**EXERCISE REQUIREMENTS**
Output only the entries, exactly as given, without the pictures.

**DATASET RECORDS**
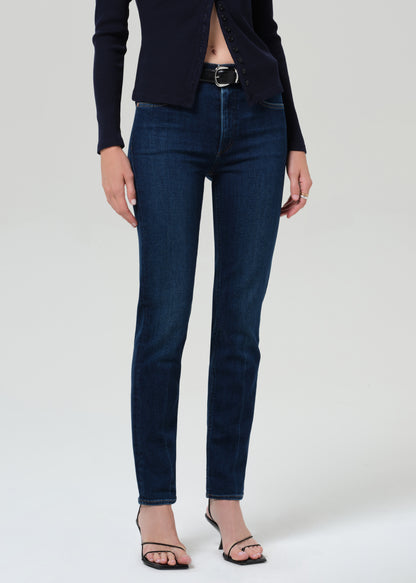 Person wearing a navy sweater and dark blue jeans on a grey background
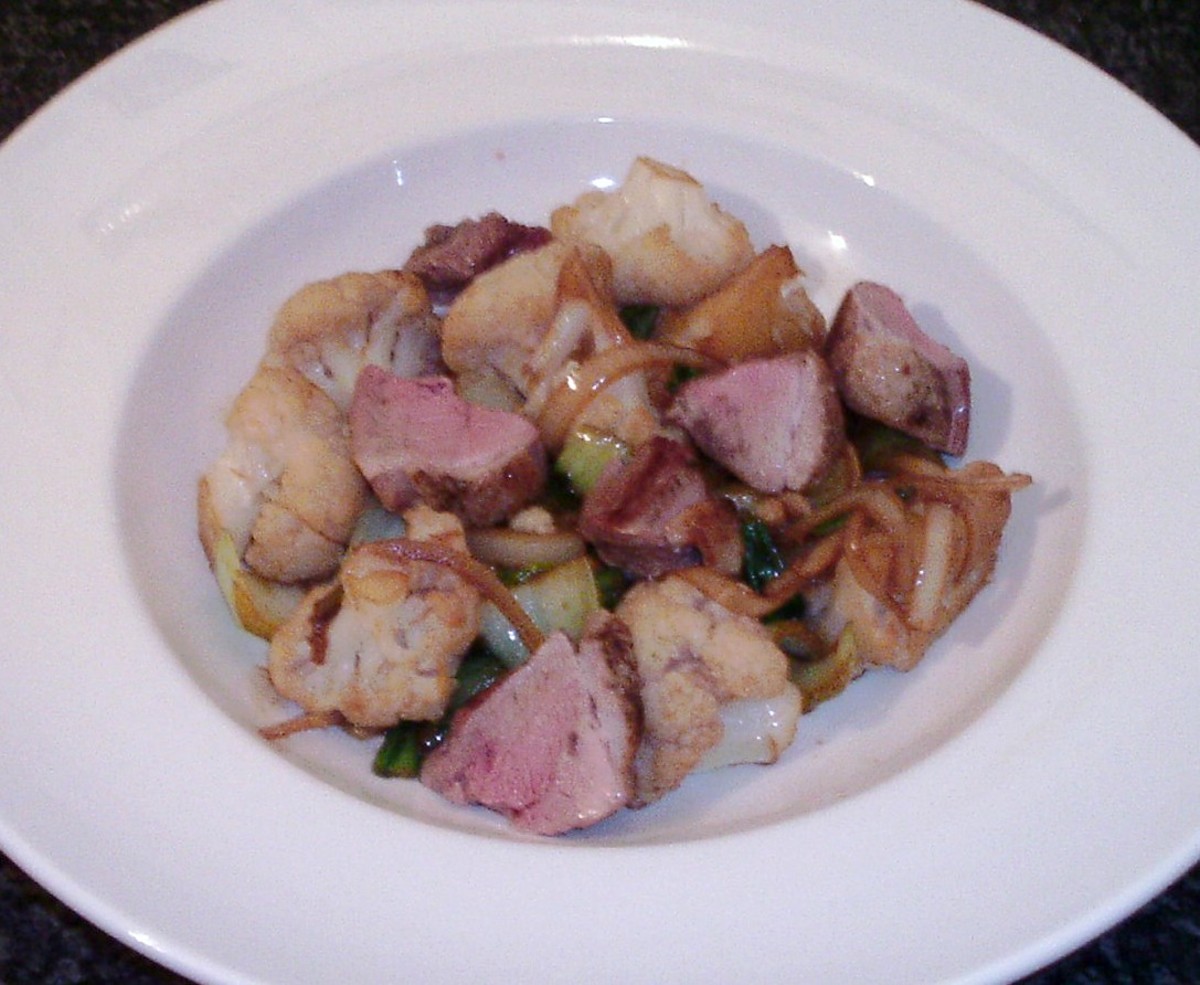 Cauliflower and pak choi are sauteed in duck roasting juices and served with the duck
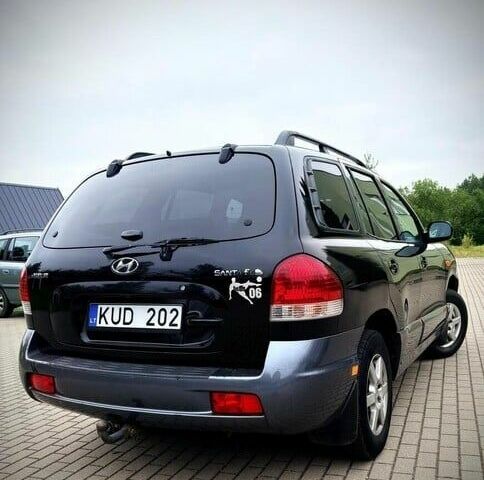 Черный Хендай Санта Фе, объемом двигателя 2.2 л и пробегом 244 тыс. км за 2200 $, фото 6 на Automoto.ua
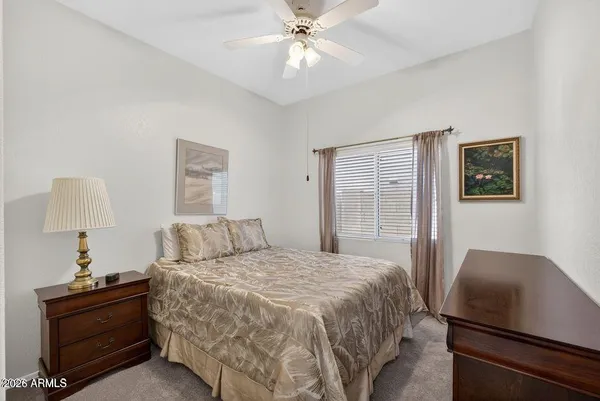 a bedroom with a bed and a desk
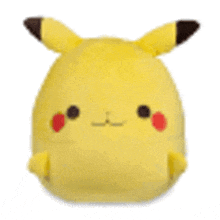 a yellow stuffed animal with a brown tail and ears is sitting on a white surface .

**ANSWER**
 Person wearing a navy sweater and dark blue jeans on a grey background
 Cauliflower and pak choi are sauteed in duck roasting juices and served with the duck
 Черный Хендай Санта Фе, объемом двигателя 2.2 л и пробегом 244 тыс. км за 2200 $, фото 6 на Automoto.ua
 a bedroom with a bed and a desk
 a yellow stuffed animal with a brown tail and ears is sitting on a white surface .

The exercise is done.